Я бежал по полю, задыхаясь, с глупо распяленным ртом. Затвор моей винтовки был почему-то открыт, но это казалось мне естественным. Воздух пел свистящим звоном пуль, они пахали торф, швыряя в лицо черные комки. Кто-то бежал рядом, кто-то падал, кто-то визжал поросячьим заливистым визгом, подпрыгивая задом в грязи и выпучив глаза.
Это задевало мое сознание только на обрывки мгновений, как кадры пущенного с чрезмерной быстротой фильма.
Что-то хлестнуло меня по ноге выше колена. Я увидел, как по прорванной штанине расползается красная жидкость, но не чувствовал боли и продолжал бежать. Мои деревянные сандалии оторвались, и я бежал босой, хлюпая по грязи.
Она казалась мне нестерпимо горячей, как будто я бежал в кипятке.
Сознание вернулось в захваченном окопчике. Я стоял, прислонясь к его откосу, и рукой размазывал грязь по лицу. Рядом свисала в окоп голова упавшего навзничь, заколотого у окопа белого солдата.
Раскрытый рот щерился на меня гнилыми корешками зубов.
Тут же, на бруствере, взводный держал за шиворот Никитку и размахивал перед его лицом потертым наганом.
— Сволочь, — кричал он, — сволочь паршивая! Тебе было сказано перебежками? Тебе? А ты что бежал, как баба на пожар?

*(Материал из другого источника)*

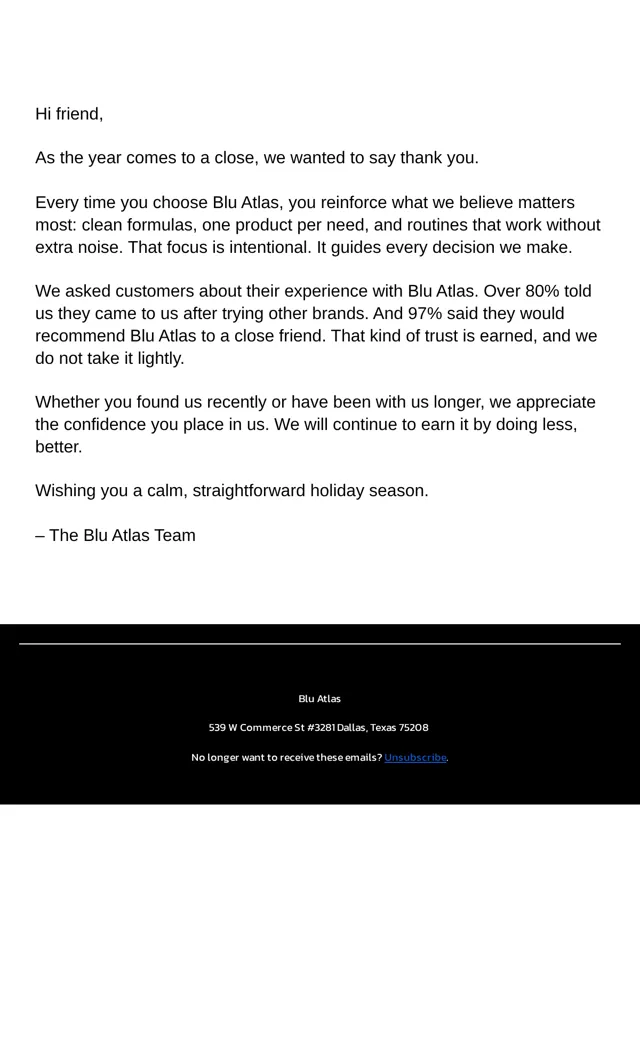 Hi friend,

As the year comes to a close, we wanted to say thank you.

Every time you choose Blu Atlas, you reinforce what we believe matters most: clean formulas, one product per need, and routines that work without extra noise. That focus is intentional. It guides every decision we make.

We asked customers about their experience with Blu Atlas. Over 80% told us they came to us after trying other brands. And 97% said they would recommend Blu Atlas to a close friend. That kind of trust is earned, and we do not take it lightly.

Whether you found us recently or have been with us longer, we appreciate the confidence you place in us. We will continue to earn it by doing less, better.

Wishing you a calm, straightforward holiday season.

– The Blu Atlas Team

Blu Atlas

539 W Commerce St #3281 Dallas, Texas 75208

No longer want to receive these emails? Unsubscribe.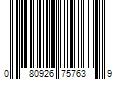 0 80926 75763 9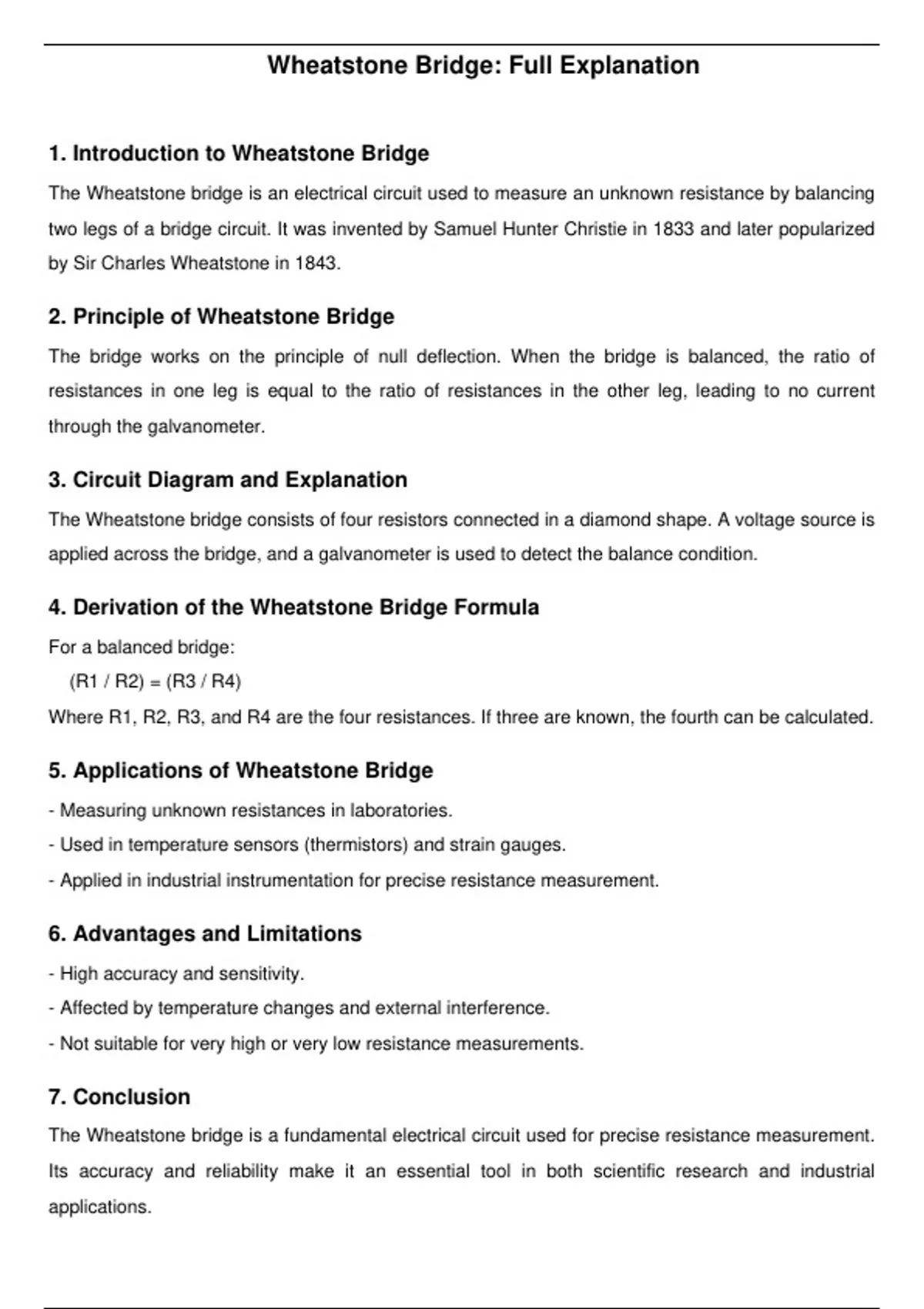 Wheatstone Bridge: Full Explanation

1. Introduction to Wheatstone Bridge

The Wheatstone bridge is an electrical circuit used to measure an unknown resistance by balancing two legs of a bridge circuit. It was invented by Samuel Hunter Christie in 1833 and later popularized by Sir Charles Wheatstone in 1843.

2. Principle of Wheatstone Bridge

The bridge works on the principle of null deflection. When the bridge is balanced, the ratio of resistances in one leg is equal to the ratio of resistances in the other leg, leading to no current through the galvanometer.

3. Circuit Diagram and Explanation

The Wheatstone bridge consists of four resistors connected in a diamond shape. A voltage source is applied across the bridge, and a galvanometer is used to detect the balance condition.

4. Derivation of the Wheatstone Bridge Formula

For a balanced bridge:

(R1 / R2) = (R3 / R4)

Where R1, R2, R3, and R4 are the four resistances. If three are known, the fourth can be calculated.

5. Applications of Wheatstone Bridge

- Measuring unknown resistances in laboratories.

- Used in temperature sensors (thermistors) and strain gauges.

- Applied in industrial instrumentation for precise resistance measurement.

6. Advantages and Limitations

- High accuracy and sensitivity.

- Affected by temperature changes and external interference.

- Not suitable for very high or very low resistance measurements.

7. Conclusion

The Wheatstone bridge is a fundamental electrical circuit used for precise resistance measurement. Its accuracy and reliability make it an essential tool in both scientific research and industrial applications.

Никиткины глаза сияли, рот кривился в испуганную, но торжествующую улыбку.
Он бил себя кулаком в грудь и приговаривал:
— Бей меня, бей, товарищ взводный! В самое сусало бей. А только сапоги я, значит, заслужил, как первый в окоп вскочимши. Доложи по команде.
От парка хлопнули жидкие выстрелы.
— Я тебе доложу, — вскипел взводный, спрыгивая в окоп, — слезай, стерва тамбовская.
Никиткины веки налились слезами, лицо побагровело.
— Товарищи! Что ж ето, — закричал он, — вовсе несправедливость? Все видали, что я первый вскочимши? Подтвердите, товарищи. Я до начдива пойду.
Взводный не выдержал:
— Черт с тобой! Доложу, супоросый. Слезай, говорят.
Никитка процвел прозрачной улыбкой и вдруг сел на зад на бруствере.
— Что ж вы делаете, прокля… — глухо сказал он и не договорил. Кровь шлепнула струей из его рта на засаленную грудь шинели. Я подхватил его и стащил вниз на себя. Взводный, растерявшись, хлопал белыми ресницами. Никитка открыл глаза, увидел меня. Кивнул. Повернулся к взводному.